I've heard that companies store their private keys offline "in a safe that will never be opened" and stuff like that (the context for this is a console developer like Microsoft keeping the Xbox private keys offline in a safe).

How would they still sign code with their private keys if they're fully locked away? Does someone go and physically get the keys to sign the code? Is this a figure of speech that I don't understand?

  • As you said, they physically go in, get the keys and sign the code. – Zavior Apr 18 at 18:00

By having a chain of trust:

  • The master key itself is kept in a safe, airgapped from the evil Internet.
  • Once in a blue moon, that key is taken out of the safe and used to sign an intermediate key.
  • That intermediate key is what is used to sign code on a day-to-day basis.

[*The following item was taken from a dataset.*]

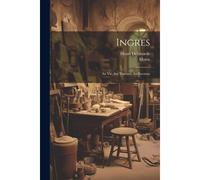 Ingres: Sa Vie, Ses Travaux, Sa Doctrine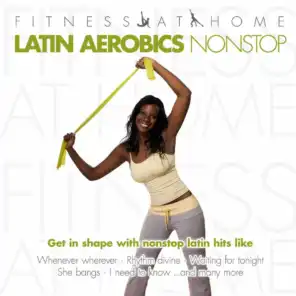Fitness At Home: Latin Aerobics Nonstop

Validation of the code on an end user's device is then a matter of asking "has this code been correctly signed with a key which itself was signed by the master key?" The advantage of all this is that if an intermediate key is compromised, it can easily be revoked and a new one generated without needing to change the end user devices - all they care about is the root of trust, the master key.

(Small disclaimer: I don't actually know how big software houses do this, but this is how the SSL CAs work, and they're effectively solving the same problem).

  • Great answer. Also, you can put the intermediate key on a smart card where it can be used but not copied. – Karl Bielefeldt Apr 19 at 12:58
  • @KarlBielefeldt Or even better in a dedicated HSM. – Philip Kendall Apr 19 at 15:48

The "safe that will never be opened" is probably a figure of speech.

On the other hand, such private keys are of very great (economic) value to a company like Microsoft, so they will be protected very carefully. I can fully imagine that those keys are really stored in a safe that is only accessible to less than a handful of people who are trusted enough to sign the released code.